* **Work instructions**: An exact transcription is needed of the lines below from the one with "kalpana chavla emoji" through the one with "QR-code link para o menu de Istanbul kebab", with no other lines and no pictures.

* **Source data**:
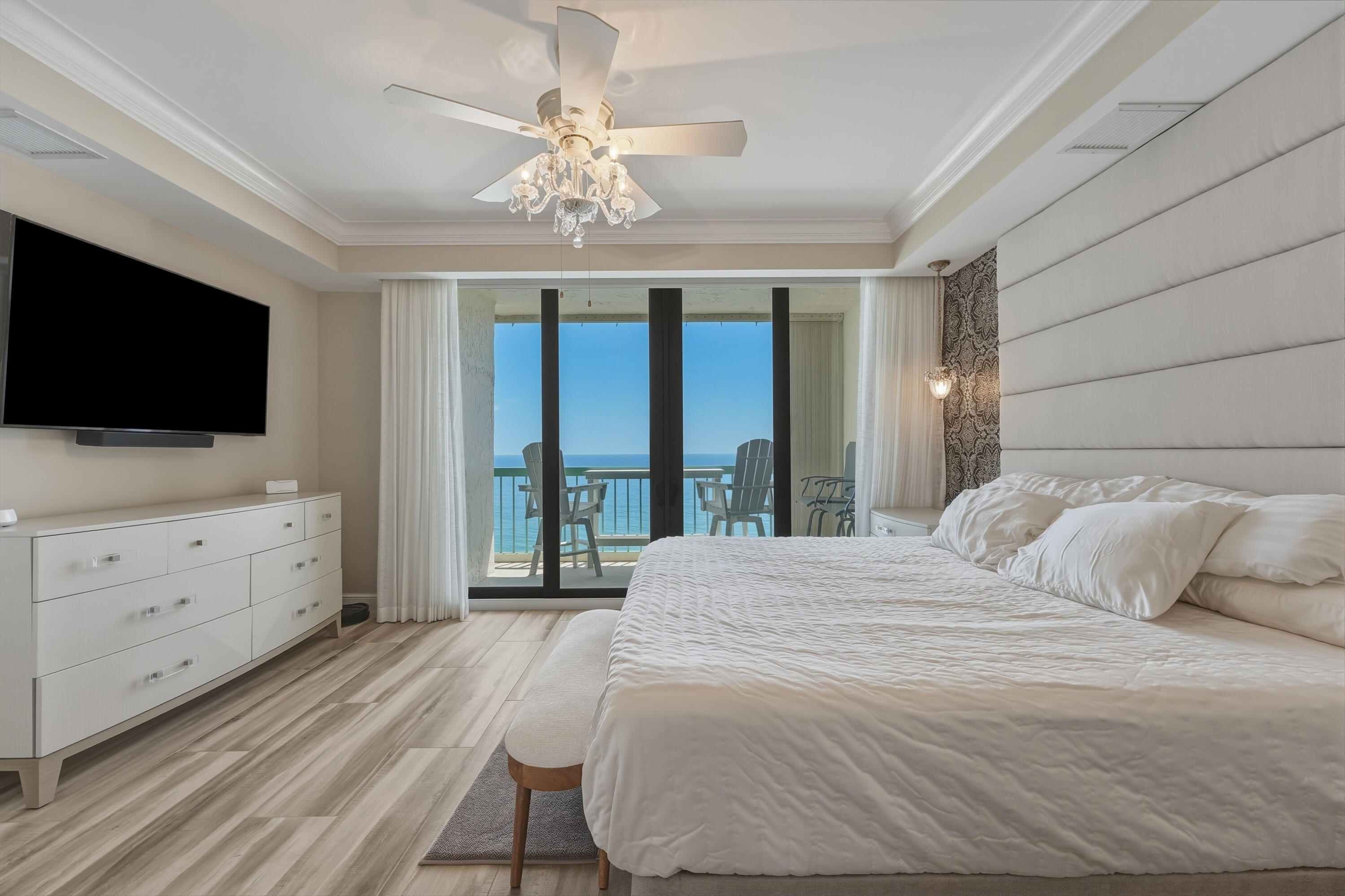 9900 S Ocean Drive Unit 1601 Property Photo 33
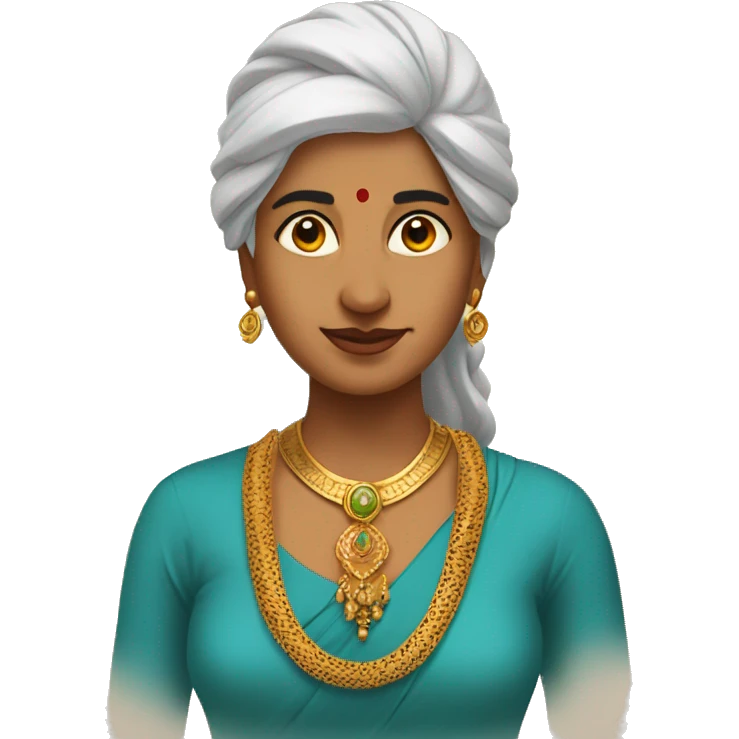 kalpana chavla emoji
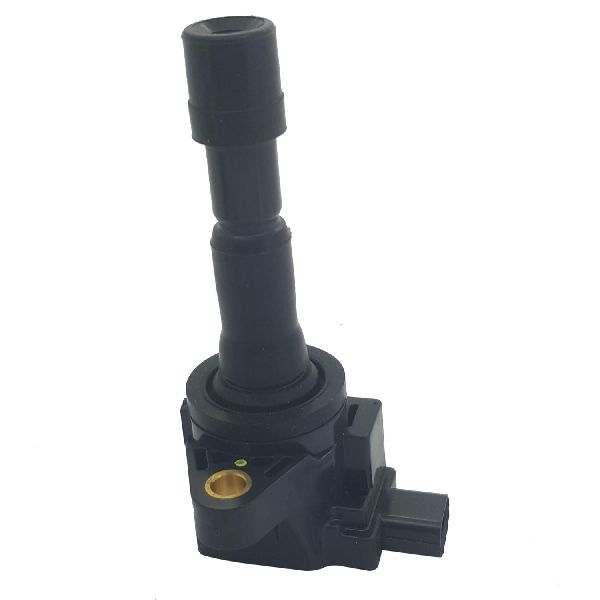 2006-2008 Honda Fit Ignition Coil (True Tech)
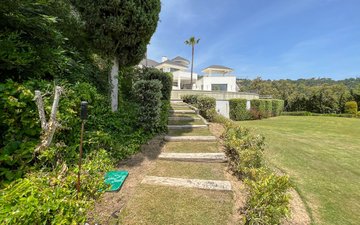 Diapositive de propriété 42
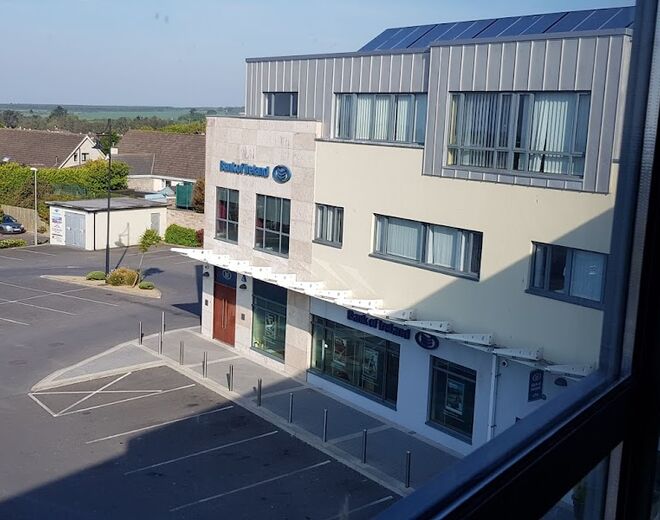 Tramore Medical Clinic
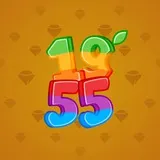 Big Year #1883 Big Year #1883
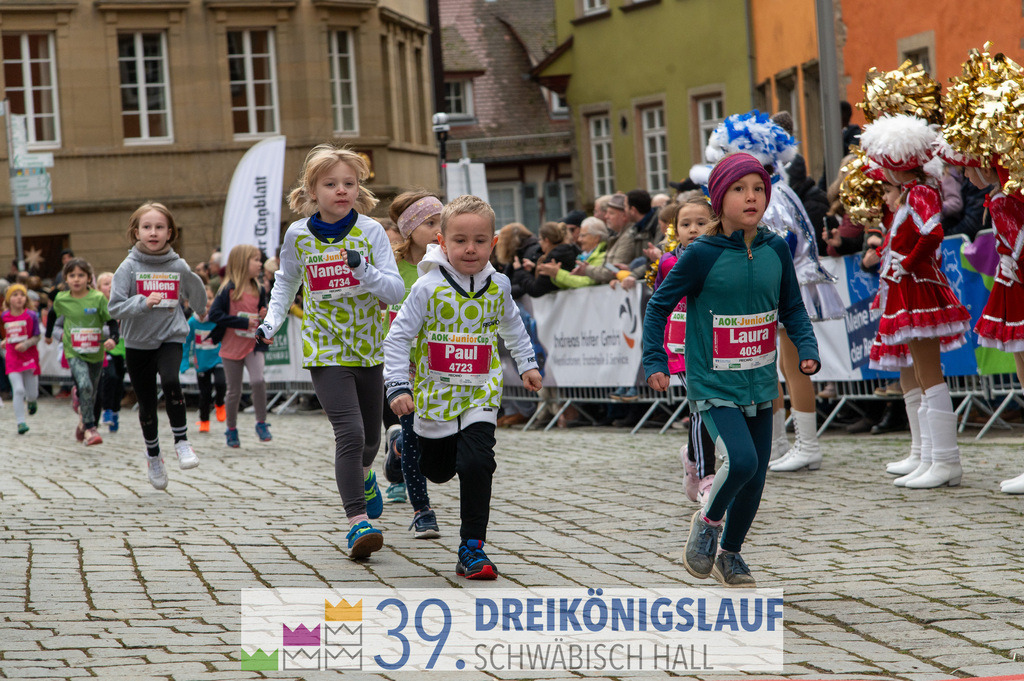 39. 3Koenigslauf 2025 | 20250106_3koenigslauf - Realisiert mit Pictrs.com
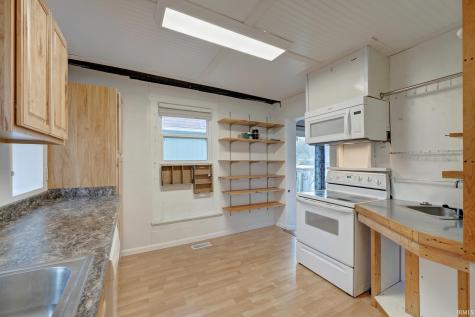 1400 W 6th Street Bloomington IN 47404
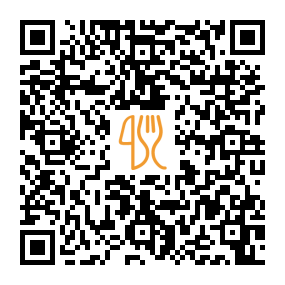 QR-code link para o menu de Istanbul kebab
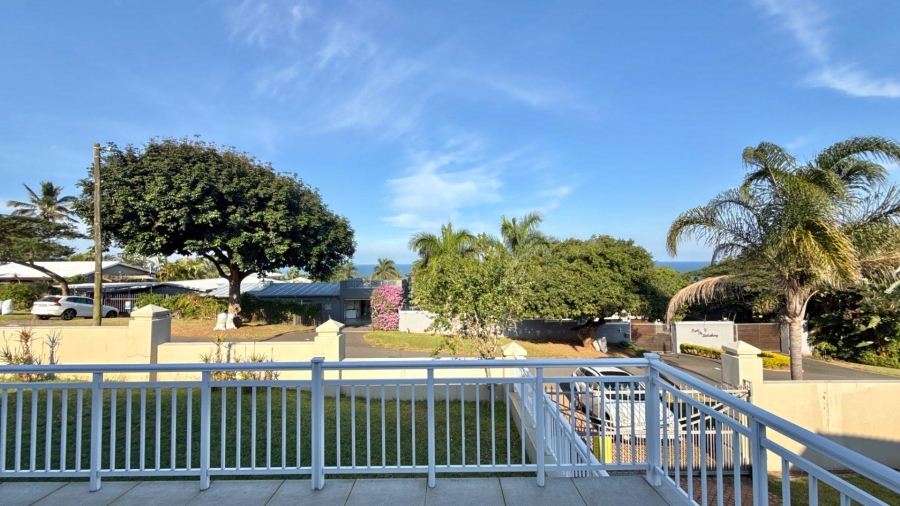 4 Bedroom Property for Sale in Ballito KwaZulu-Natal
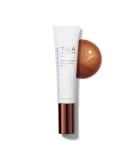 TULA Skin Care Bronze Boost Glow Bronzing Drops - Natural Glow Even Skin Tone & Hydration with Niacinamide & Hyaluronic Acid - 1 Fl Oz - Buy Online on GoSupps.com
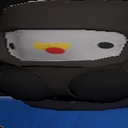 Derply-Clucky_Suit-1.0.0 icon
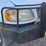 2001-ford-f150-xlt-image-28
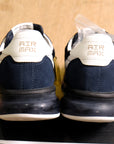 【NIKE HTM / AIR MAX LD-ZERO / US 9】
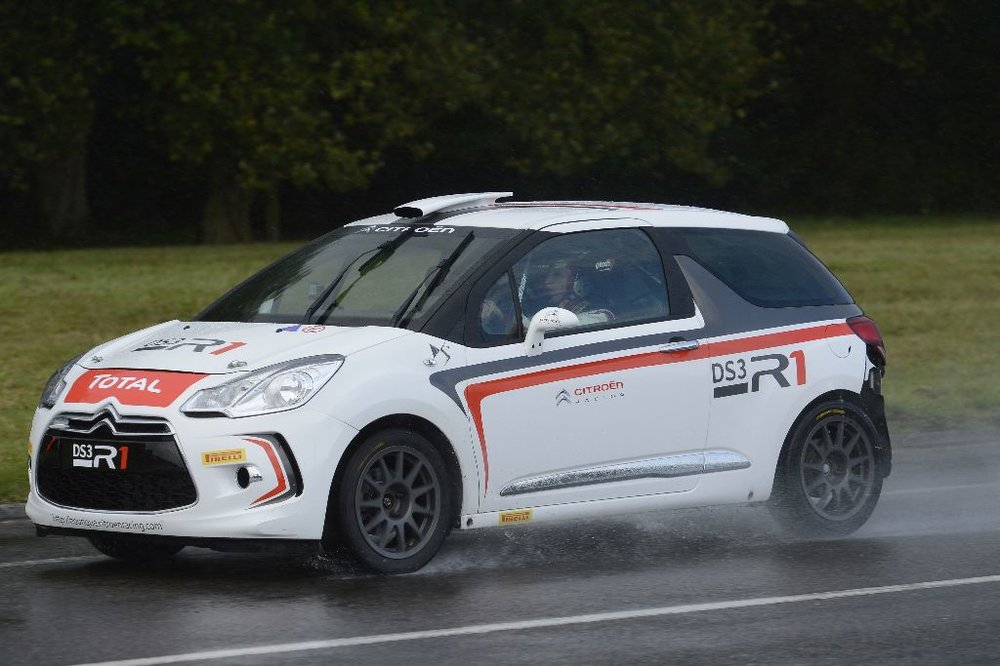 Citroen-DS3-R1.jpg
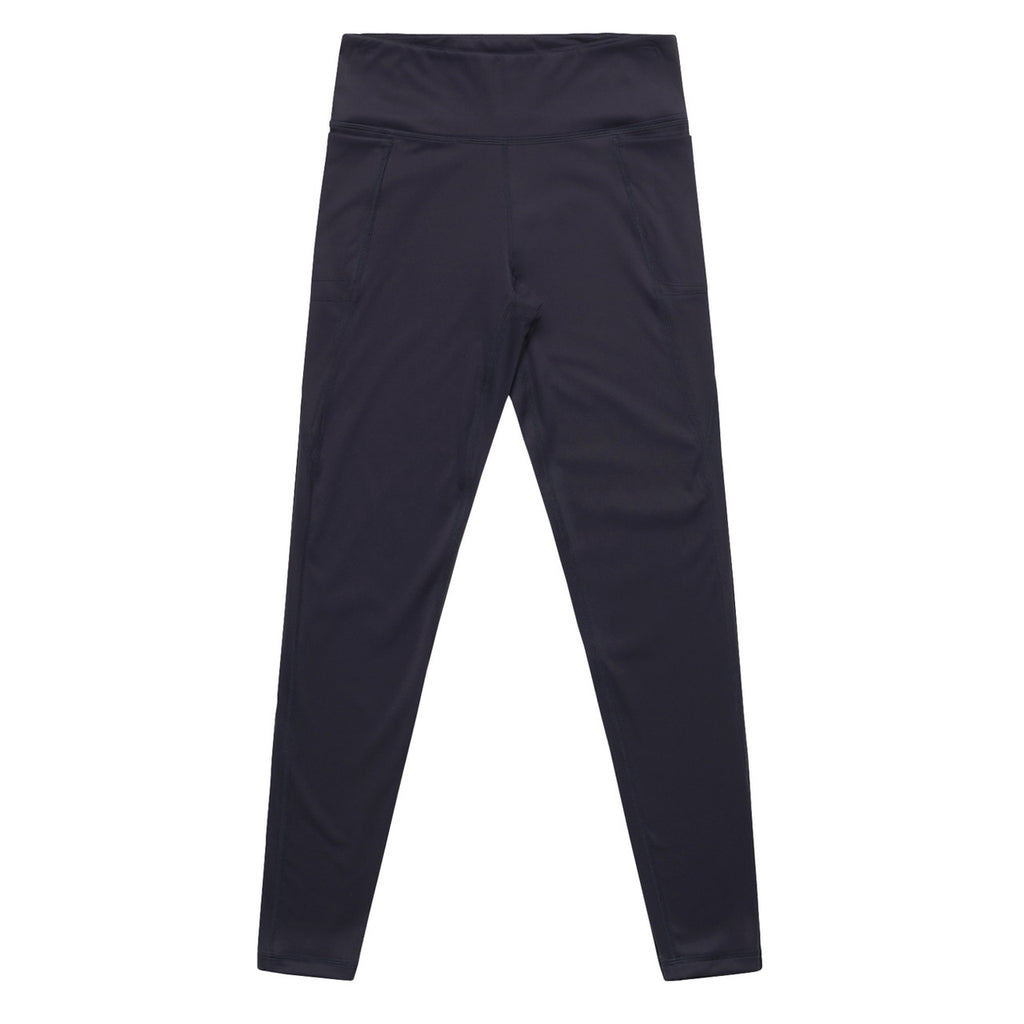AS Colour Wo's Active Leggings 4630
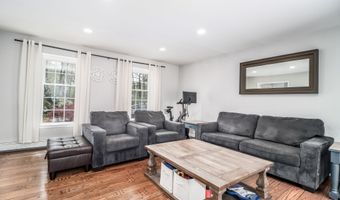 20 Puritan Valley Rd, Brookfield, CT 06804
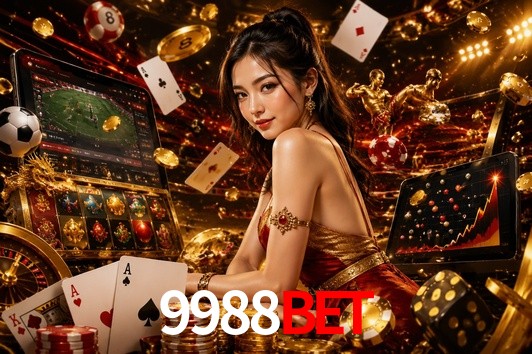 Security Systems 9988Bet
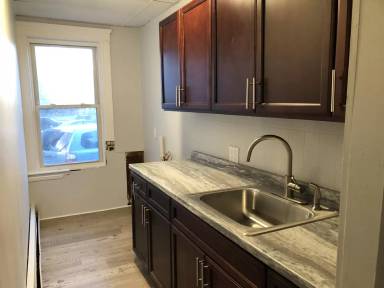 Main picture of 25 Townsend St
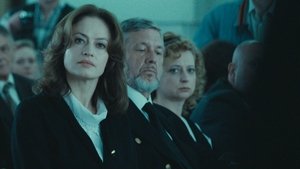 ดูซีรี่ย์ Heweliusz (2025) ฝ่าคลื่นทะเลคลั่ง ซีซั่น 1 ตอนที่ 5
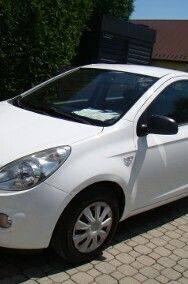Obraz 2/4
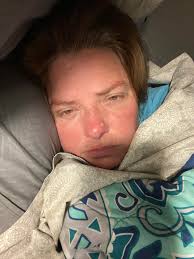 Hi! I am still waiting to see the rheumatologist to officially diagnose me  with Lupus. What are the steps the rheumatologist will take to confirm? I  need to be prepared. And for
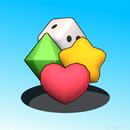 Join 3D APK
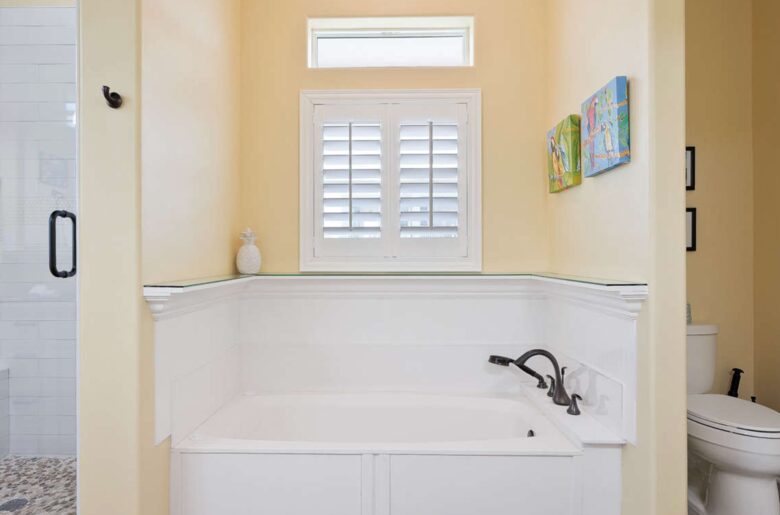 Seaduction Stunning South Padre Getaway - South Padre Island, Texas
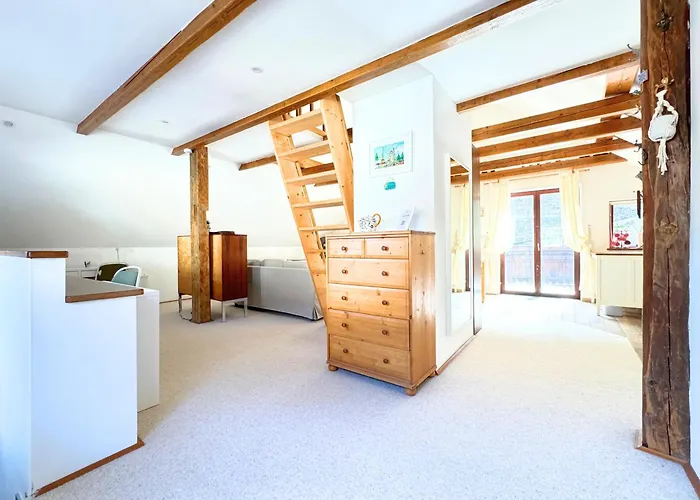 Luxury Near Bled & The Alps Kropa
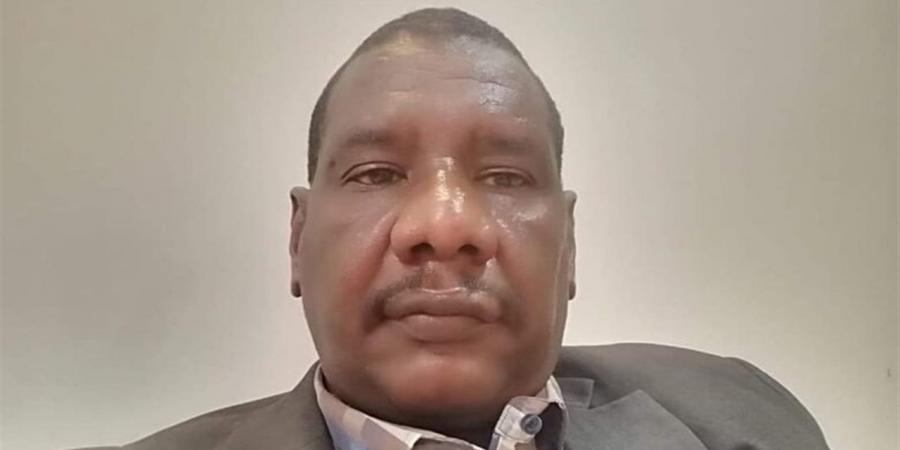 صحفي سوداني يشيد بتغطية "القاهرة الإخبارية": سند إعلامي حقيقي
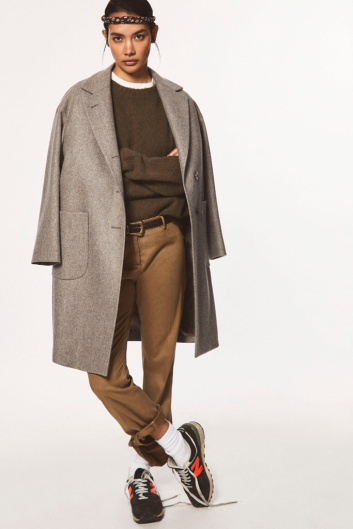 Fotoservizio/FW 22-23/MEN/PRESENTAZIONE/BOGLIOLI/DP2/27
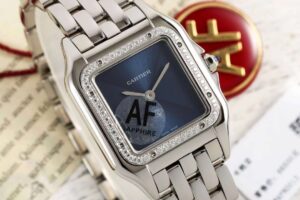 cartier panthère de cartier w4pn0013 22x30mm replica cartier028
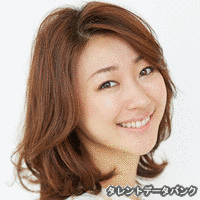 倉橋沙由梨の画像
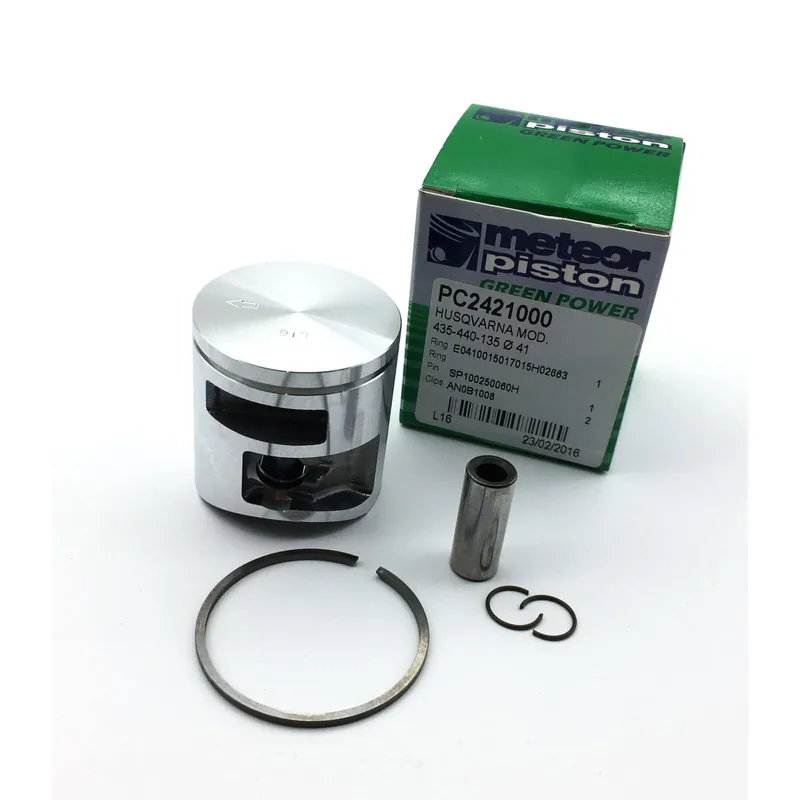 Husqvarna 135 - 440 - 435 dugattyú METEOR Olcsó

* **Response area**:
 kalpana chavla emoji
 2006-2008 Honda Fit Ignition Coil (True Tech)
 Diapositive de propriété 42
 Tramore Medical Clinic
 Big Year #1883 Big Year #1883
 39. 3Koenigslauf 2025 | 20250106_3koenigslauf - Realisiert mit Pictrs.com
 1400 W 6th Street Bloomington IN 47404
 QR-code link para o menu de Istanbul kebab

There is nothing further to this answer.